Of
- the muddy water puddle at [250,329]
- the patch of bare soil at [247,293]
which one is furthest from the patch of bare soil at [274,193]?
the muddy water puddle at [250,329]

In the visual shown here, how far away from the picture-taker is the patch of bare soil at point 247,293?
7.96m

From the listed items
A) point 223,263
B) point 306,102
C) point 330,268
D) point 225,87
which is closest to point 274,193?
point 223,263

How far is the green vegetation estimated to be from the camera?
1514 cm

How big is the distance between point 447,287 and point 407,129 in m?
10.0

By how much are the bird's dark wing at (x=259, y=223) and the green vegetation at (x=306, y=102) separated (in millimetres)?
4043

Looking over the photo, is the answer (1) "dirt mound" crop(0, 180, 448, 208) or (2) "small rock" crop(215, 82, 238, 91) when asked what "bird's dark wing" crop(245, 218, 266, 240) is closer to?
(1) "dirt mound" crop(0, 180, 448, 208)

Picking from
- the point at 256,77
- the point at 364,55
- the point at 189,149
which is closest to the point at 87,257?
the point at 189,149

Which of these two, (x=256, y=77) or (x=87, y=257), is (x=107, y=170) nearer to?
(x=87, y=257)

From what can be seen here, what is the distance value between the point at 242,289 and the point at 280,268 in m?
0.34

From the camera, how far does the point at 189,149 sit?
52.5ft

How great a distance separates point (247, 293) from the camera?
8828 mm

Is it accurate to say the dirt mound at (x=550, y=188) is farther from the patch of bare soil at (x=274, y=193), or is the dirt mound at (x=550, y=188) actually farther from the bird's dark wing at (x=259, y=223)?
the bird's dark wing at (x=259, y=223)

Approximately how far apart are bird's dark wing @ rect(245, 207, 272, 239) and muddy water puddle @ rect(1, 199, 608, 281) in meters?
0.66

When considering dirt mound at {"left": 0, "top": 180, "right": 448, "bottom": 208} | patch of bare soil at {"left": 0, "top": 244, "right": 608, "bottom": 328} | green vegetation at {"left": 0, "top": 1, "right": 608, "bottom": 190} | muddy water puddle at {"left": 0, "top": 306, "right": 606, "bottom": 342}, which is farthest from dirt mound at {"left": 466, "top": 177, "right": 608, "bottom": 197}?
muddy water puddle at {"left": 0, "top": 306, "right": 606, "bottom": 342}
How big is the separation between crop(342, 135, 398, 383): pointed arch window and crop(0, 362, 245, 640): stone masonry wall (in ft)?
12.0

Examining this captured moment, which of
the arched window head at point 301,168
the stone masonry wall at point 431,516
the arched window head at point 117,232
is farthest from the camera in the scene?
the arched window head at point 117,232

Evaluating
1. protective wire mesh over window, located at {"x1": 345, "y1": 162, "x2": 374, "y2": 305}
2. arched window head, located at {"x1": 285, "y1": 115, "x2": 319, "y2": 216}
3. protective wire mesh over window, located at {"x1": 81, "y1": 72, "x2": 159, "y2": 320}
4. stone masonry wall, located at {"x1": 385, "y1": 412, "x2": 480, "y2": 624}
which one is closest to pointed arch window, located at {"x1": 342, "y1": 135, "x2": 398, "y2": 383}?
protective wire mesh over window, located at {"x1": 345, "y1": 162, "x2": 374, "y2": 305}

...

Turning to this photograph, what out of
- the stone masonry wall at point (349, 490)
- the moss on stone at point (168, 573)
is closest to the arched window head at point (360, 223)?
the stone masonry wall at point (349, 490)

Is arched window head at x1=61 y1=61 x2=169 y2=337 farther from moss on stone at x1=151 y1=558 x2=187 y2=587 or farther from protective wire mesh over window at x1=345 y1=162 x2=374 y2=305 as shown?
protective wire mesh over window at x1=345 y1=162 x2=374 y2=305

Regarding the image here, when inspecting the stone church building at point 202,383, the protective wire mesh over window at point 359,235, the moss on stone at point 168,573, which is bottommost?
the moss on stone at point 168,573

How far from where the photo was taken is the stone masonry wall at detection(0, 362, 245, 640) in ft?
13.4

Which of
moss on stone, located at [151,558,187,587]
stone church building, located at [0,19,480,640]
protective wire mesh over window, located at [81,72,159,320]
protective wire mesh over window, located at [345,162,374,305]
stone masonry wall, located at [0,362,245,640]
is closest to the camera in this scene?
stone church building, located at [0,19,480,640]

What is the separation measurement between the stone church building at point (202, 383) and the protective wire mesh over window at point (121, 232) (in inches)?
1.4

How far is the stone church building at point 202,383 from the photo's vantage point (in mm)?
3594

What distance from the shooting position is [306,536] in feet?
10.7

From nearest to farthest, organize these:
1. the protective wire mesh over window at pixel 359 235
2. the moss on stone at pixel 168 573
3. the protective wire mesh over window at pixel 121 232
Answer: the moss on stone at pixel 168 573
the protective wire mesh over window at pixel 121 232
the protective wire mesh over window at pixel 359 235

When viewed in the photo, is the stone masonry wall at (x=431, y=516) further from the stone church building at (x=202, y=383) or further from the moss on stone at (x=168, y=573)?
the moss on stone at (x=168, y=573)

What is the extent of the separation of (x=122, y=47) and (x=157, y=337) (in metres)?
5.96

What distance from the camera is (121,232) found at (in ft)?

...

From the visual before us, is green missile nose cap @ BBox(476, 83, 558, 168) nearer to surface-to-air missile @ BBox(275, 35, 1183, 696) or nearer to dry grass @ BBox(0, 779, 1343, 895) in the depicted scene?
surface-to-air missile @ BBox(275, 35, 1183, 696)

* REQUIREMENT *
Turn the listing lines above, starting at the line containing "What distance from the shooting" and ending at the line containing "What distance from the camera", into a Markdown table with the columns Row and Line. Number each row and leave out blank lines.

* OUTPUT OF THE TASK *
| Row | Line |
|---|---|
| 1 | What distance from the shooting position is [306,536] in feet? |
| 2 | 10.7 |
| 3 | From nearest to farthest, organize these: |
| 4 | 1. the protective wire mesh over window at pixel 359 235 |
| 5 | 2. the moss on stone at pixel 168 573 |
| 6 | 3. the protective wire mesh over window at pixel 121 232 |
| 7 | Answer: the moss on stone at pixel 168 573 |
| 8 | the protective wire mesh over window at pixel 121 232 |
| 9 | the protective wire mesh over window at pixel 359 235 |
| 10 | When viewed in the photo, is the stone masonry wall at (x=431, y=516) further from the stone church building at (x=202, y=383) or further from the moss on stone at (x=168, y=573)? |
| 11 | the moss on stone at (x=168, y=573) |
| 12 | What is the extent of the separation of (x=122, y=47) and (x=157, y=337) (in metres)? |
| 13 | 5.96 |
| 14 | What distance from the camera is (121,232) found at (in ft)? |